Tuesday, May 28, 2024

Mexico deporting Central Americans at an alarming rate

Data from Mexico’s National Immigration Institute indicate that the country has deported 79 percent more people – at least 51,565 individuals – from Central America’s Northern Triangle region since January 2015 than the same time last year. The government statistics shed light on both the ongoing crises in Guatemala, Honduras and El Salvador that are forcing mass migration northward, and also the measures the Mexican government have adopted to stem that tide and increase vigilance along their southern border.

“Masked officers with rifles run operations on the train to keep (migrants) off and to remove migrants from the train,” Mexican migrant activist Miguel Figueroa said. “They set up checkpoints on the highways, above all in the southern states of Tabasco, Oaxaca, Chiapas and Veracruz. They enter hotels in the areas where migrants take shelter waiting for rides.”

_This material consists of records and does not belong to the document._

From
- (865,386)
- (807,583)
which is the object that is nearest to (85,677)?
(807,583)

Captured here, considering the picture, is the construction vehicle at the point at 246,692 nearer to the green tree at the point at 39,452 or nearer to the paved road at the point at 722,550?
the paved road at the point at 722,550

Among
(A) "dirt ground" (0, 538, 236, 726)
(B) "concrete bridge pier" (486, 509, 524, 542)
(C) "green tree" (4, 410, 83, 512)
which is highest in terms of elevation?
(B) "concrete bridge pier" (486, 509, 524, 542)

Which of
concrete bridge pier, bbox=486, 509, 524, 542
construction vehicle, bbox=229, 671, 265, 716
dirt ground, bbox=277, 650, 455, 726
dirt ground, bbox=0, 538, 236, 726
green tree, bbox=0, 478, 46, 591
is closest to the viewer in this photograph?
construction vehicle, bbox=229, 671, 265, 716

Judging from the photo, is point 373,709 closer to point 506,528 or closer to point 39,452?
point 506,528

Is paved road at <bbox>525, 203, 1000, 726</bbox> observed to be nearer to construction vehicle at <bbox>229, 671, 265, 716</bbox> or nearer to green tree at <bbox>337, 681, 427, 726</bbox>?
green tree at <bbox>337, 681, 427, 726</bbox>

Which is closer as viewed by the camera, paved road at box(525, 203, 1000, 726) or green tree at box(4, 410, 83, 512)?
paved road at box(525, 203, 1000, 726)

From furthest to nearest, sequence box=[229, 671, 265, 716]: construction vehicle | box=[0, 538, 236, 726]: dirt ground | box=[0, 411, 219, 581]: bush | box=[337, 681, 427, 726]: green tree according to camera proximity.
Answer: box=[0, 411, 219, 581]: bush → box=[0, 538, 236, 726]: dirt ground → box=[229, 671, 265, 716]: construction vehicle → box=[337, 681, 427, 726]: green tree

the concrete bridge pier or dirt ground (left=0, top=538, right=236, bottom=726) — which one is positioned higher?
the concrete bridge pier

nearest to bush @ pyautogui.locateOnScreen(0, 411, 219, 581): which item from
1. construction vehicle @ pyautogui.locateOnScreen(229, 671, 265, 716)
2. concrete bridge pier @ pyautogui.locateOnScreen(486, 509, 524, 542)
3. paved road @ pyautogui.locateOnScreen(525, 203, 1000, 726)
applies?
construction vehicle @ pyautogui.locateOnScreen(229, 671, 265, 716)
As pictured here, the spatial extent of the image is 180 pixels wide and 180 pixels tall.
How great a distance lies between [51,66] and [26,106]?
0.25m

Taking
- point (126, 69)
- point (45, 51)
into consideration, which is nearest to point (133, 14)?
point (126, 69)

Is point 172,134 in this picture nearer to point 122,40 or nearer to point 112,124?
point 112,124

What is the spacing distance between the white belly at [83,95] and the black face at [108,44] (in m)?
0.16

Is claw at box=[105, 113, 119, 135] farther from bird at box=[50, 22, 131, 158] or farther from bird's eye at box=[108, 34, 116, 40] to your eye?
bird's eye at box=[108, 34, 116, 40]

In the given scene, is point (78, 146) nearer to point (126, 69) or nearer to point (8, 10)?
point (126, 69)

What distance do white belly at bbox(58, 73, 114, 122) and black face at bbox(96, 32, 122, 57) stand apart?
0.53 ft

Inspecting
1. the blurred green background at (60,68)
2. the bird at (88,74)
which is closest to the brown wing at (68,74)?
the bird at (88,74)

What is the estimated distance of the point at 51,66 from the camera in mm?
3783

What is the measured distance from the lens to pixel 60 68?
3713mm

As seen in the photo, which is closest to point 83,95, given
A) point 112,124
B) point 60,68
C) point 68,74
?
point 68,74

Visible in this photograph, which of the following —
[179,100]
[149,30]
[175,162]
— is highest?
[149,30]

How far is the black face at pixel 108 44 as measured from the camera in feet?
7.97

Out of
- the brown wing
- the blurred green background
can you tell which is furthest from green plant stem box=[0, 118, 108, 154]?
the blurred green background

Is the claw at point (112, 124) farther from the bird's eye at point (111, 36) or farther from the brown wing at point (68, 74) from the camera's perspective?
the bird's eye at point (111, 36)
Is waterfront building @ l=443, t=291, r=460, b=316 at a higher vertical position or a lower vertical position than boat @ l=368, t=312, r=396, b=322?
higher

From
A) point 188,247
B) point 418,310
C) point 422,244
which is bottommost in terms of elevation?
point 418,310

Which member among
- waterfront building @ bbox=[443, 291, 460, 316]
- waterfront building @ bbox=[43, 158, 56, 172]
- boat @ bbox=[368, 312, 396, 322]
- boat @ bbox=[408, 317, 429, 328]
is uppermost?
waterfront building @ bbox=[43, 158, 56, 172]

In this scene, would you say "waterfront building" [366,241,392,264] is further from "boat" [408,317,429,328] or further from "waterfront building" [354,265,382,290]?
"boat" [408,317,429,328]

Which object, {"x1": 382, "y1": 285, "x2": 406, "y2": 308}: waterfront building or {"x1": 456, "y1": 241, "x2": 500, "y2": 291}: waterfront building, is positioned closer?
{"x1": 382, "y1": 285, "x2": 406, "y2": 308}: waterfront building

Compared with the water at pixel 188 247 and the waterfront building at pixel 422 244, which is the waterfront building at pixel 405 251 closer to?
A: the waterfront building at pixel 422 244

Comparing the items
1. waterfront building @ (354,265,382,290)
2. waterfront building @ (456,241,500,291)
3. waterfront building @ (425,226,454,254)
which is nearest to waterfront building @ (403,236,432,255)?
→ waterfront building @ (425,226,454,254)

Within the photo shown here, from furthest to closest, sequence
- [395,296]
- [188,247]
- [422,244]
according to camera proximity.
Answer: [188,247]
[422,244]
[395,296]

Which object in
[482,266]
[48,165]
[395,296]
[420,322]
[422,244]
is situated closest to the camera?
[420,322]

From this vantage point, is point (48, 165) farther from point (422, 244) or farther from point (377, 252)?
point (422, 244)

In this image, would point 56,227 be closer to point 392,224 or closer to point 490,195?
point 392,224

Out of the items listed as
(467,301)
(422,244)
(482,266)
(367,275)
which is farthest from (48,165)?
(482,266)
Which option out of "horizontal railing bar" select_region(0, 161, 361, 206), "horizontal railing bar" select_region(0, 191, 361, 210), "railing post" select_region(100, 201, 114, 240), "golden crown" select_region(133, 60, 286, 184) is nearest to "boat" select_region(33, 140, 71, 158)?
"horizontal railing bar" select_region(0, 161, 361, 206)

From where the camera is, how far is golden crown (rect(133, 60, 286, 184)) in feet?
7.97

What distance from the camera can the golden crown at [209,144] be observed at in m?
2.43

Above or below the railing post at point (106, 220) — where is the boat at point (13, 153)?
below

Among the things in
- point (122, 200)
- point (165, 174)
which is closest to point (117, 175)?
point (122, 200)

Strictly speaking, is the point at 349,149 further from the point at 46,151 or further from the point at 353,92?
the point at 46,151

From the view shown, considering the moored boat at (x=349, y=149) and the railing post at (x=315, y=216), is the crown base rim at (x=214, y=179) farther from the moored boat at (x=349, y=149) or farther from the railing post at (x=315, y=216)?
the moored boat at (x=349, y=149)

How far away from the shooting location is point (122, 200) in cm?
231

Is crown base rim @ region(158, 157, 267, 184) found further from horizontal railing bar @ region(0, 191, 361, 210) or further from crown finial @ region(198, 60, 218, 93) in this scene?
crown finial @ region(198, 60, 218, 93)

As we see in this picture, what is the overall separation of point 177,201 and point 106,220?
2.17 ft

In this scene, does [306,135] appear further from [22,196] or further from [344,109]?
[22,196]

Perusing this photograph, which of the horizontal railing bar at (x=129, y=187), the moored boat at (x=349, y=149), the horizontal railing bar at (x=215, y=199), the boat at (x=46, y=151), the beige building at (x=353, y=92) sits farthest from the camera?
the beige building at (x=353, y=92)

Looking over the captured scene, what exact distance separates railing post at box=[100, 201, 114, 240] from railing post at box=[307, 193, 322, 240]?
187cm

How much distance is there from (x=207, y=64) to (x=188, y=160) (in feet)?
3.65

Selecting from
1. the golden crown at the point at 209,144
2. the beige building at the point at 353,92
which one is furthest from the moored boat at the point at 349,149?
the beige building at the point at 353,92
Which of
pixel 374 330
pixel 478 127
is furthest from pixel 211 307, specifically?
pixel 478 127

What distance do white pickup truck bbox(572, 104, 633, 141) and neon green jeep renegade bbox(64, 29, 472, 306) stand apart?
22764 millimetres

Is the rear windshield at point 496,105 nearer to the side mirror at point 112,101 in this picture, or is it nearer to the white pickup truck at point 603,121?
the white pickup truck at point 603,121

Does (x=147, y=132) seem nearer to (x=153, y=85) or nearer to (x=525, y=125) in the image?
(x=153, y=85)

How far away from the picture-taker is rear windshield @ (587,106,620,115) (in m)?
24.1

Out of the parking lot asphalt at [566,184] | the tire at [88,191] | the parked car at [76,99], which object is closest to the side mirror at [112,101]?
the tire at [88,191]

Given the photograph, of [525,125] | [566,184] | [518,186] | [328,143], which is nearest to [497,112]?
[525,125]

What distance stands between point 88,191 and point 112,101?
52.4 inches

With violence still erupting in the Northern Triangle and with migrants now getting caught more in Mexico even before reaching the United States, questions linger as to how to appropriately address this situation. Mexico’s militarized approach to stanching the seemingly ceaseless flow in their Southern Border Plan has drawn much international criticism, where critics say that the government crackdown is only exposing these migrant groups to more violence, more vulnerability to extortion, and more uncertainty. There remains significant “concern over stepped-up actions reportedly being taken against migrant persons,” according to the Inter-American Commission on Human Rights.

“The route north is changing,” said Ursula Roldan, a migration coordinator in Mexico. “Maybe, too, they are beginning to use maritime routes, even more dangerous than the other migration routes.”